Personally, I am a very easy going person who finds humor in nearly
everything, very live and let live. Yet my friends an family often
tell me that my e-mails make me seem like I’m perpetually pissed off
(pardon my language). So I am in no position to tell anyone how to
behave on-line. My only thought on the etiquette thing is to only
write things on the forum and only behave in a way that you would if
you were face to face with the person. If that was the case I’m sure
we would all say thank you when someone we don’t really know tried
to help us out.

Mark


#2

It really takes no more effort to reply politely than it does to do
so harshly. Taking just a second or two extra to read your own words
before hitting “send” can go a long ways toward keeping the dialog
positive and friendly. Even a disagreement need not become a nasty,
name calling blow up, if everyone chooses their words with respect.

» WHAT THE EXERCISE ASKS: Rewrite the passage of the forum post on online etiquette starting at "Personally, I am" and ending at "help us out.", swapping "forum" for "message board". The data that comes next has no connection to the forum post on online etiquette.

» DATA BLOCK:
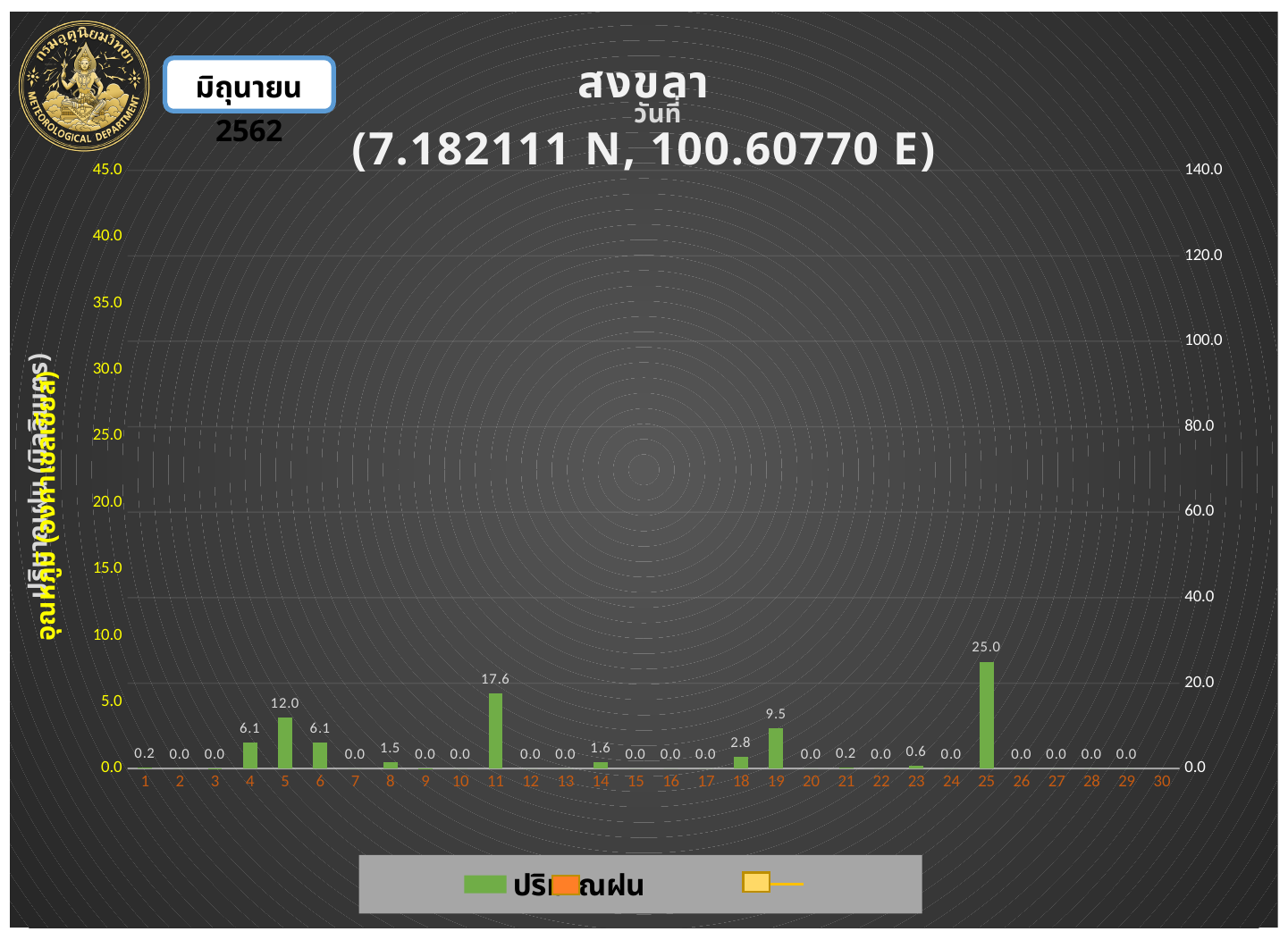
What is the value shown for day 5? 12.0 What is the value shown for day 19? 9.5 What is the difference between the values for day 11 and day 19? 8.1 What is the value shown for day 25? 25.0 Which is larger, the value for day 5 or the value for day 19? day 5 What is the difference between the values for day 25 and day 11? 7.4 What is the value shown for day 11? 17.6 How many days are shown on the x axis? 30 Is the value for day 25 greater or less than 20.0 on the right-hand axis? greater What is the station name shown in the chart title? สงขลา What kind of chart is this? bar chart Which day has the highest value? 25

» TASK ANSWER:
Personally, I am a very easy going person who finds humor in nearly
everything, very live and let live. Yet my friends an family often
tell me that my e-mails make me seem like I’m perpetually pissed off
(pardon my language). So I am in no position to tell anyone how to
behave on-line. My only thought on the etiquette thing is to only
write things on the message board and only behave in a way that you would if
you were face to face with the person. If that was the case I’m sure
we would all say thank you when someone we don’t really know tried
to help us out.